Diet pills can also interact with other medications. Baumrind notes that speeding up the metabolism could interfere with how the body metabolizes other things, messing with medication dosage. Amphetamine is also life-threatening when combined with alcohol. “Even caffeine could potentiate some arrhythmia problems,” Goldberg adds. In addition, amphetamines can cause delirium, panic, and psychosis.
While Goldberg says deaths from diet pills happen from time to time, it’s much less common today than in decades past. Doctors aren’t prescribing amphetamine-based diet pills as much, because they’ve realized the benefits usually don’t outweigh the risks. Plus, advancements in weight-loss surgery has made that a better (read: safer and more lasting) option for those who need to lose weight for medical reasons. Bottom line: “There are safer ways for people to undergo weight loss,” says Goldberg.
“But with the promise of weight loss, there’s a lot of money to be made. People are very desperate to lose weight,” Baumrind says. So some doctors (hopefully not many) may prescribe these for the wrong reasons. If a doctor is quick to write you a script for diet pills, and never sits down to discuss your medical history, family history, the risks associated with amphetamine-based pills, and what other options are out there, go get another opinion. A quick fix is tempting, but it’s not worth your life.

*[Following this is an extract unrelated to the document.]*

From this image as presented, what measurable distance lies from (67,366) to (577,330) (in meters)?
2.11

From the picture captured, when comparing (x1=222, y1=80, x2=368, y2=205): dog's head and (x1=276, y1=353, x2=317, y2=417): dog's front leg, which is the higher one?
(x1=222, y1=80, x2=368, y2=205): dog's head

Plus, the benefits of diet pills are fleeting. “You can see benefits, but once you get off the pill, it resets. It’s not a lifestyle change, it’s a little band-aid,” says Baumrind. “If you’re adopting a healthy lifestyle, that’s a forever change and you can stick with it.” Though it won’t happen immediately, lifelong results that will benefit your health overall are always the better choice over a temporary fix that can put your life in danger.